• EXTRACTED RECORDS:
+++++

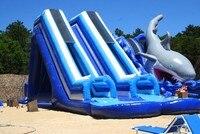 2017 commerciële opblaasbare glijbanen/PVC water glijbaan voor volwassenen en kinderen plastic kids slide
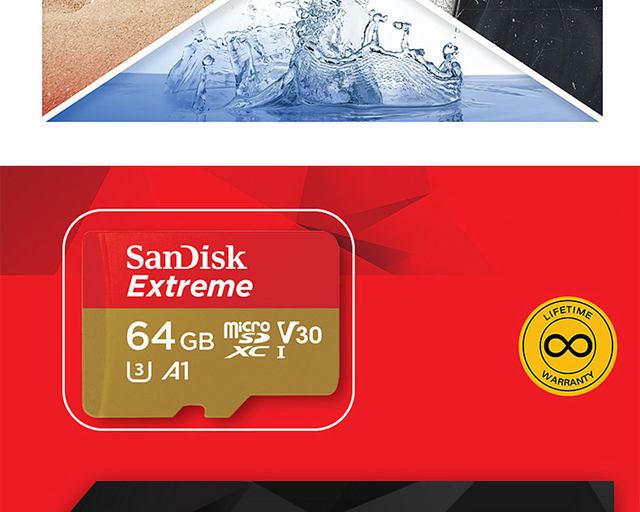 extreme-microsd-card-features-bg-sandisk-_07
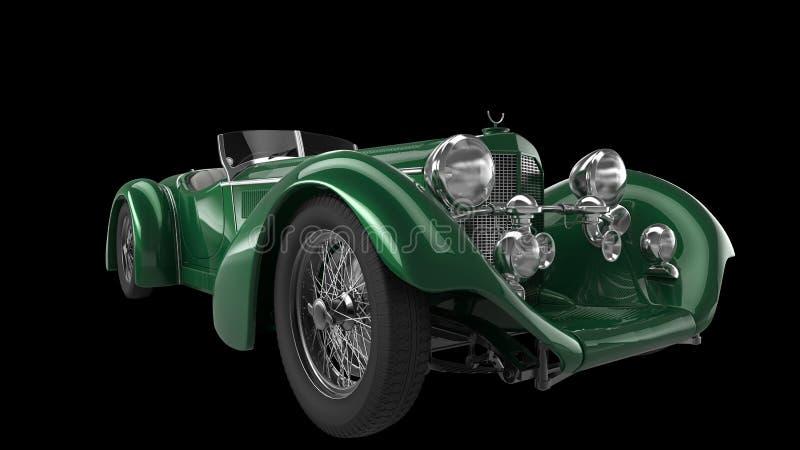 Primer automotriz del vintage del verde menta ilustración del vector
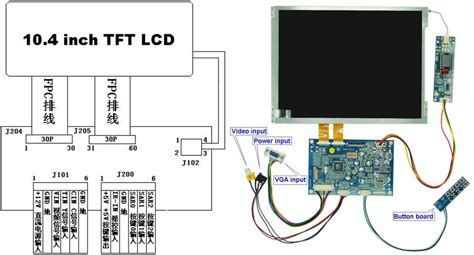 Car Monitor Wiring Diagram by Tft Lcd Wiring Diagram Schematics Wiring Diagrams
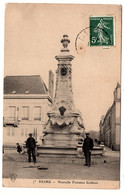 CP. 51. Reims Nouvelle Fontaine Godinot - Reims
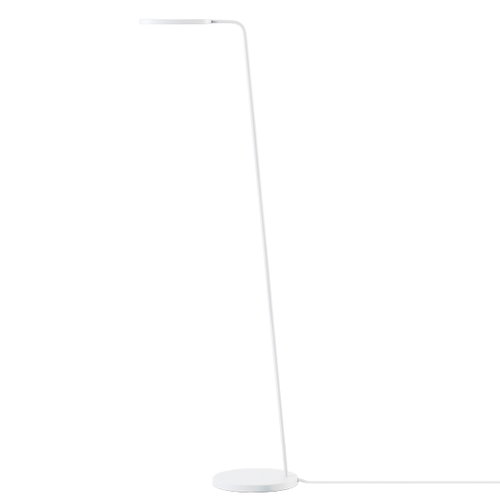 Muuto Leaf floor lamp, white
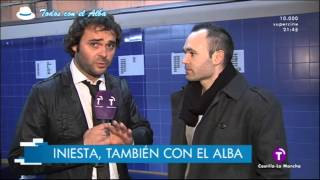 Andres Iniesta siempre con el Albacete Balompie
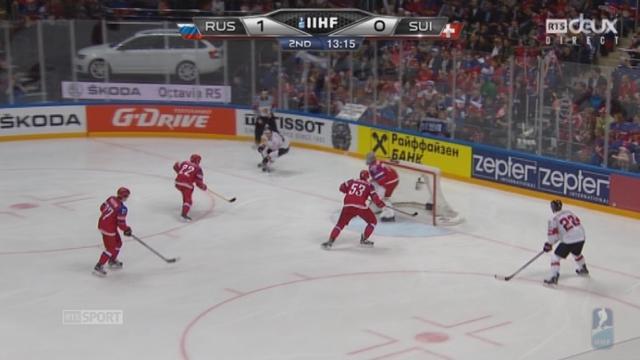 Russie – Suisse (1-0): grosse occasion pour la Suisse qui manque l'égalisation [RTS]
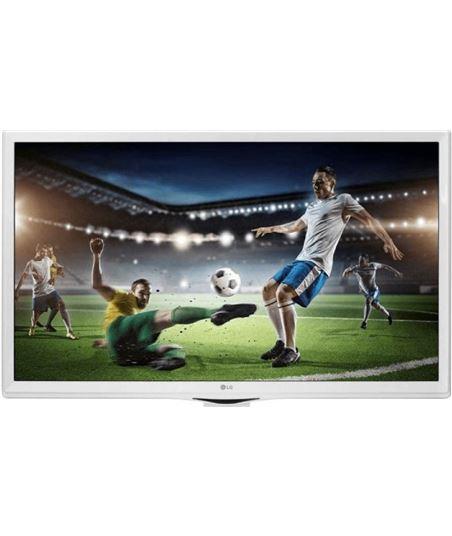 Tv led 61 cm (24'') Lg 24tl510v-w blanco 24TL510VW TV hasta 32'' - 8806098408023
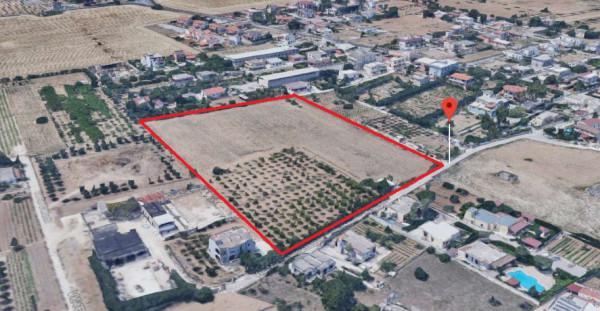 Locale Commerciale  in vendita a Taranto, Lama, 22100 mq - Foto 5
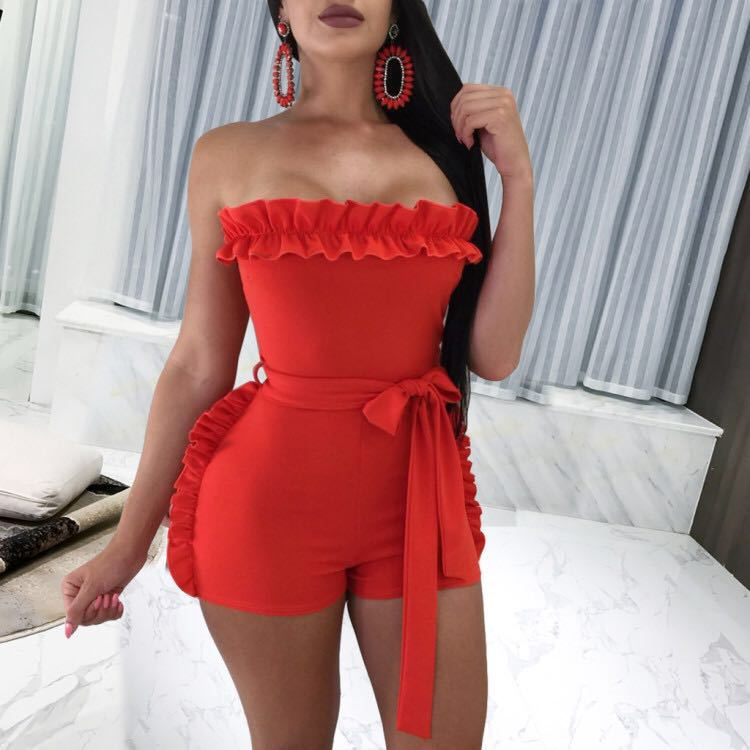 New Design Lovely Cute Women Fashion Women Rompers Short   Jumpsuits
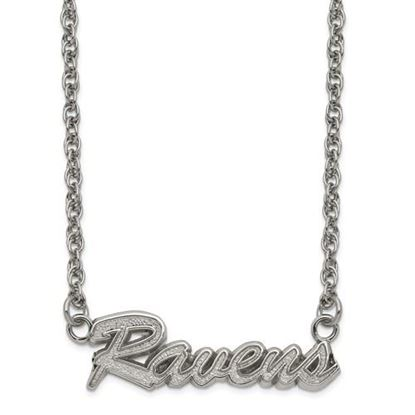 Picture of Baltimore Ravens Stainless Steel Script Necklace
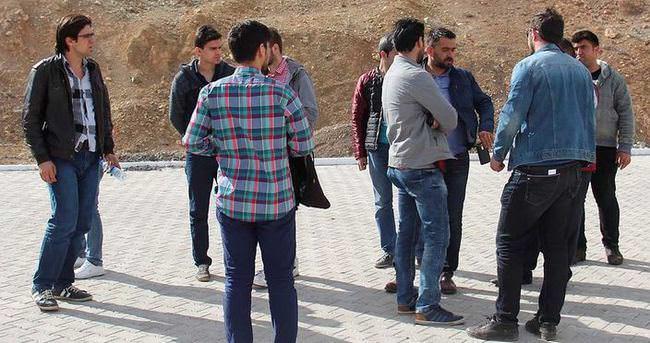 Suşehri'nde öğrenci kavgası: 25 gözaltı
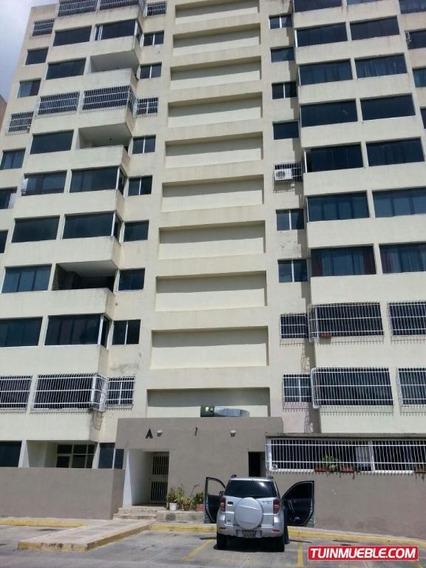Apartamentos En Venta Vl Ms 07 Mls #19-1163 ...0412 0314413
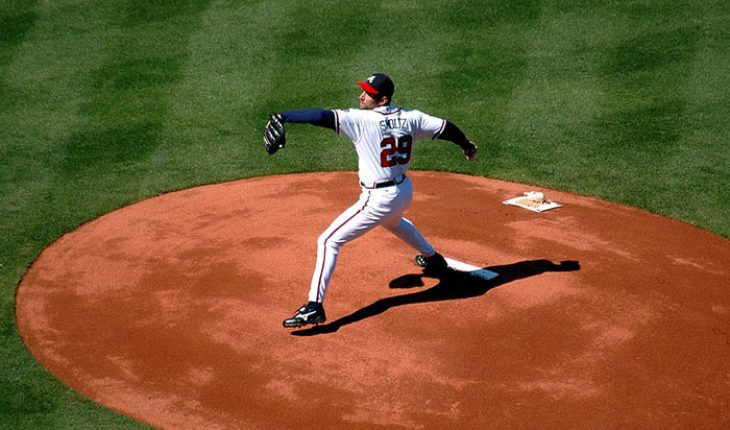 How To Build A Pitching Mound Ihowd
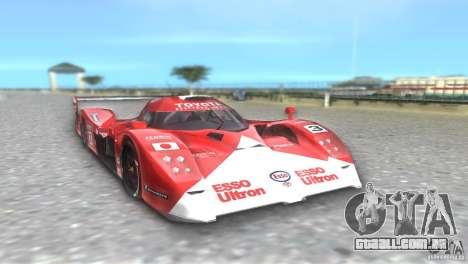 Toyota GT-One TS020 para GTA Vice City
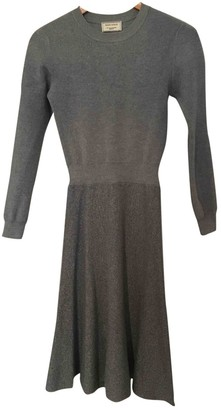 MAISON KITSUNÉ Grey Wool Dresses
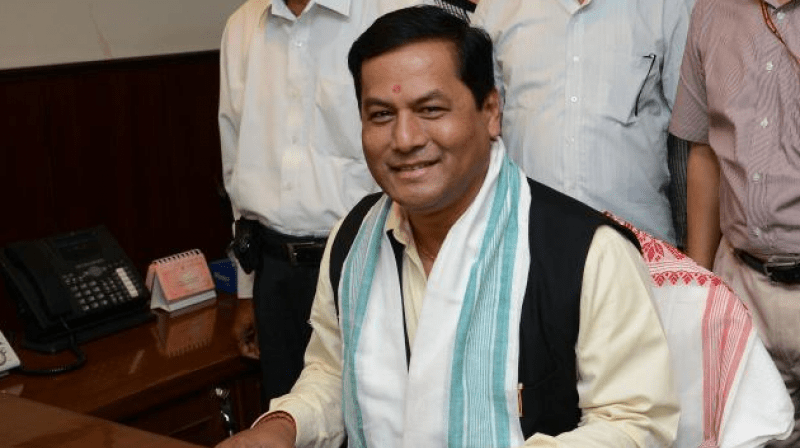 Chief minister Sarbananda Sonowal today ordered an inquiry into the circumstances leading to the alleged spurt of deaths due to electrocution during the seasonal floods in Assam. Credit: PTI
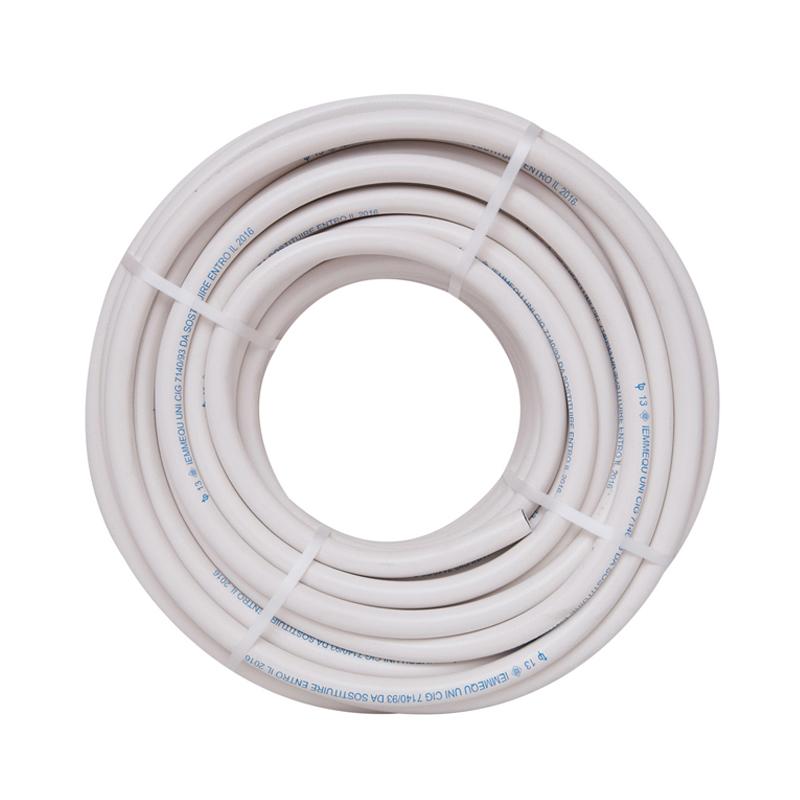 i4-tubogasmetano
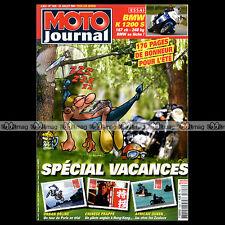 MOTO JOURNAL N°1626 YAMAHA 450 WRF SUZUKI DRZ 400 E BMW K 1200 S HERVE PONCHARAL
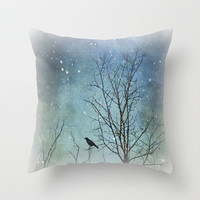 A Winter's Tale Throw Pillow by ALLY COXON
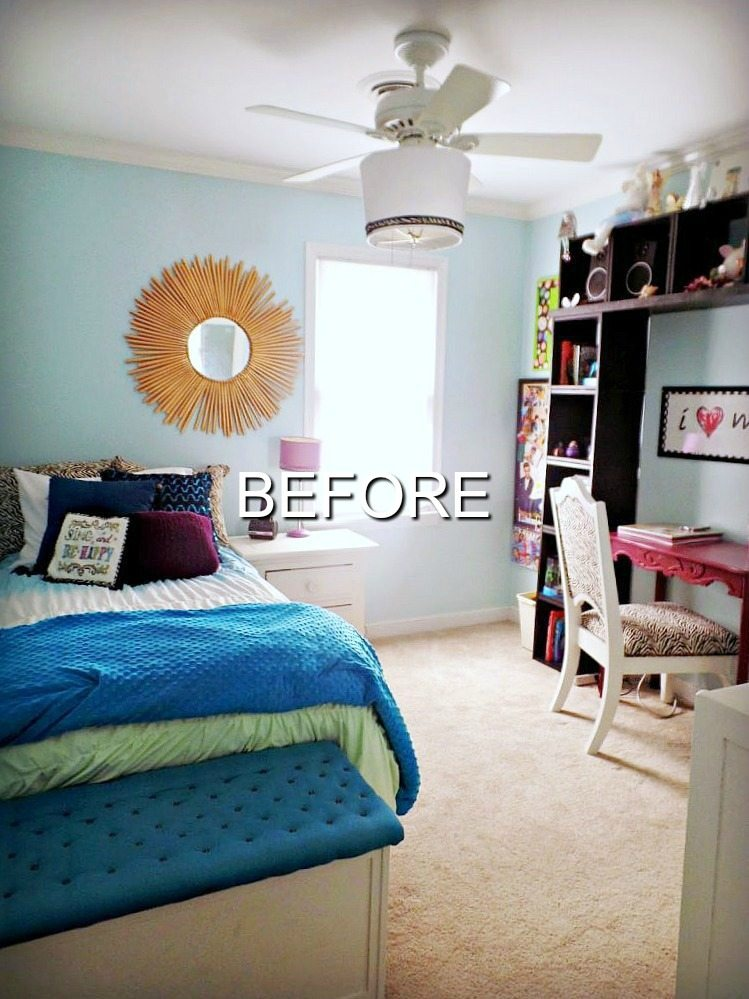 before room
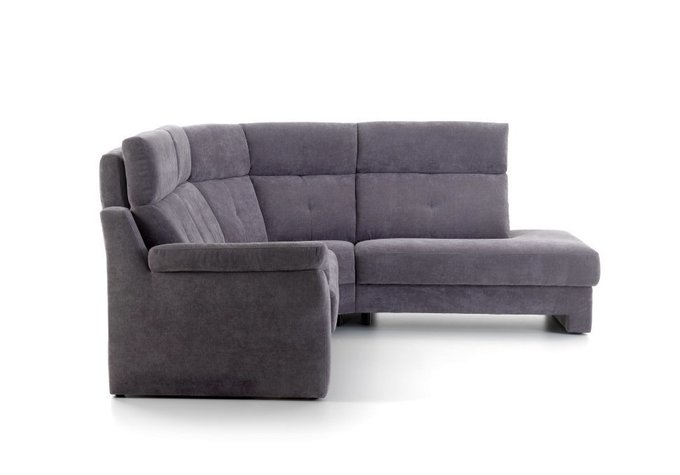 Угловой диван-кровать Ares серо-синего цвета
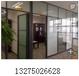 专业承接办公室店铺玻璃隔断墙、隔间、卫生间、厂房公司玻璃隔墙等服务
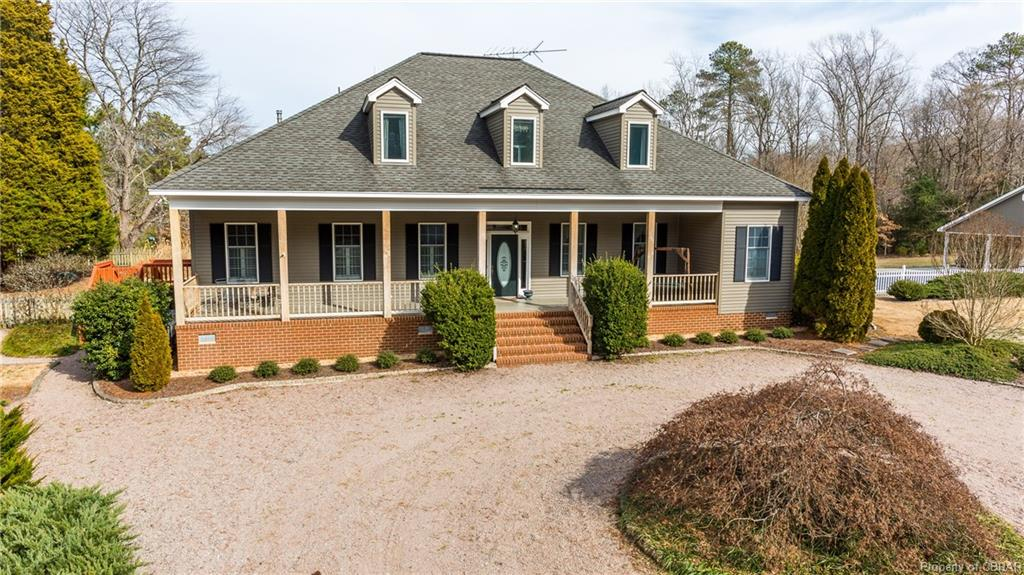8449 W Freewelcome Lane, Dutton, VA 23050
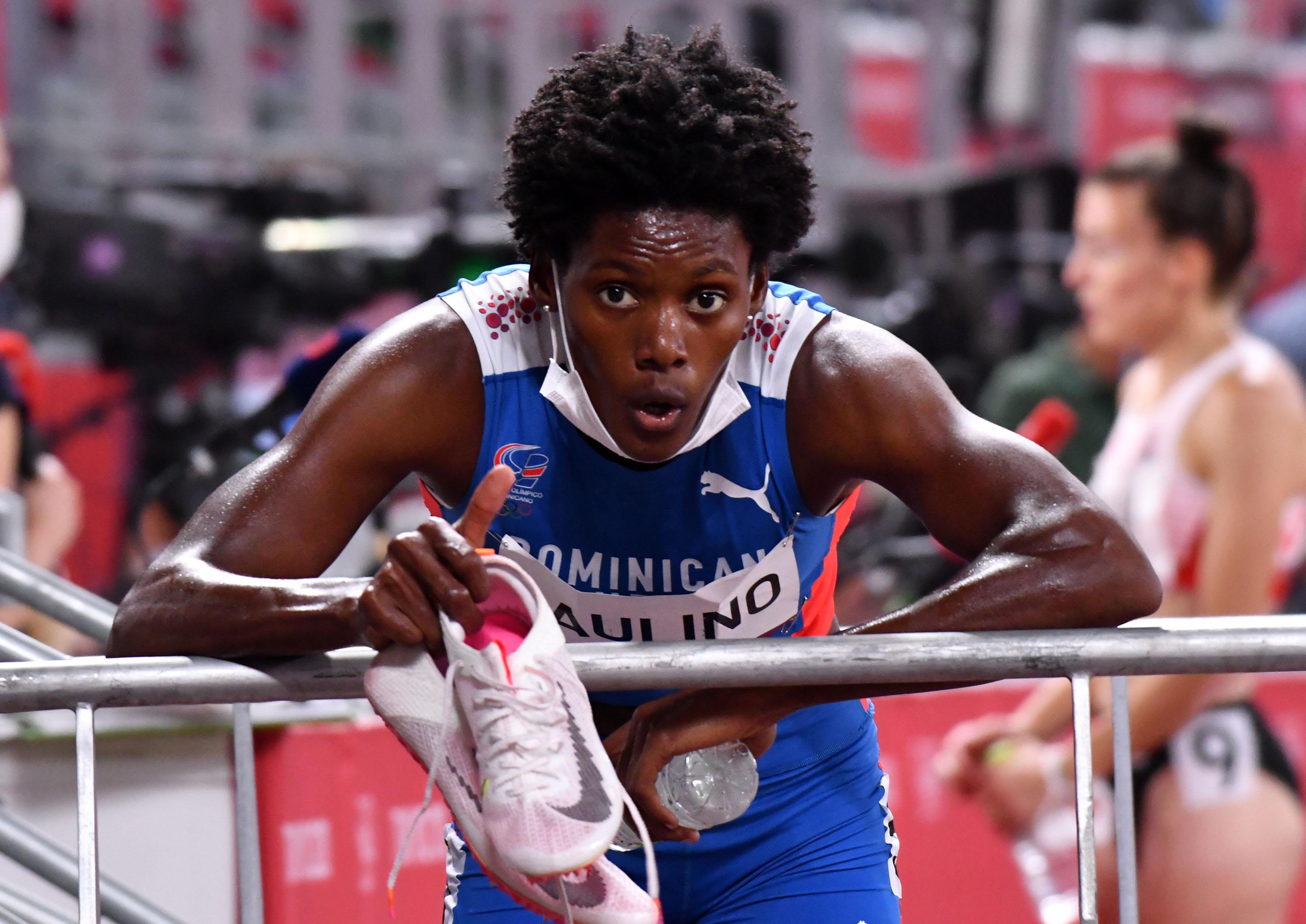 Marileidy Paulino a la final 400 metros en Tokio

+++++

• ASSIGNMENT:
While leaving pictures out, reproduce exactly the lines from the beginning of the listing above through the line containing "Tv led 61 cm", both ends included.

• RESPONSE:
 2017 commerciële opblaasbare glijbanen/PVC water glijbaan voor volwassenen en kinderen plastic kids slide
 extreme-microsd-card-features-bg-sandisk-_07
 Primer automotriz del vintage del verde menta ilustración del vector
 Car Monitor Wiring Diagram by Tft Lcd Wiring Diagram Schematics Wiring Diagrams
 CP. 51. Reims Nouvelle Fontaine Godinot - Reims
 Muuto Leaf floor lamp, white
 Andres Iniesta siempre con el Albacete Balompie
 Russie – Suisse (1-0): grosse occasion pour la Suisse qui manque l'égalisation [RTS]
 Tv led 61 cm (24'') Lg 24tl510v-w blanco 24TL510VW TV hasta 32'' - 8806098408023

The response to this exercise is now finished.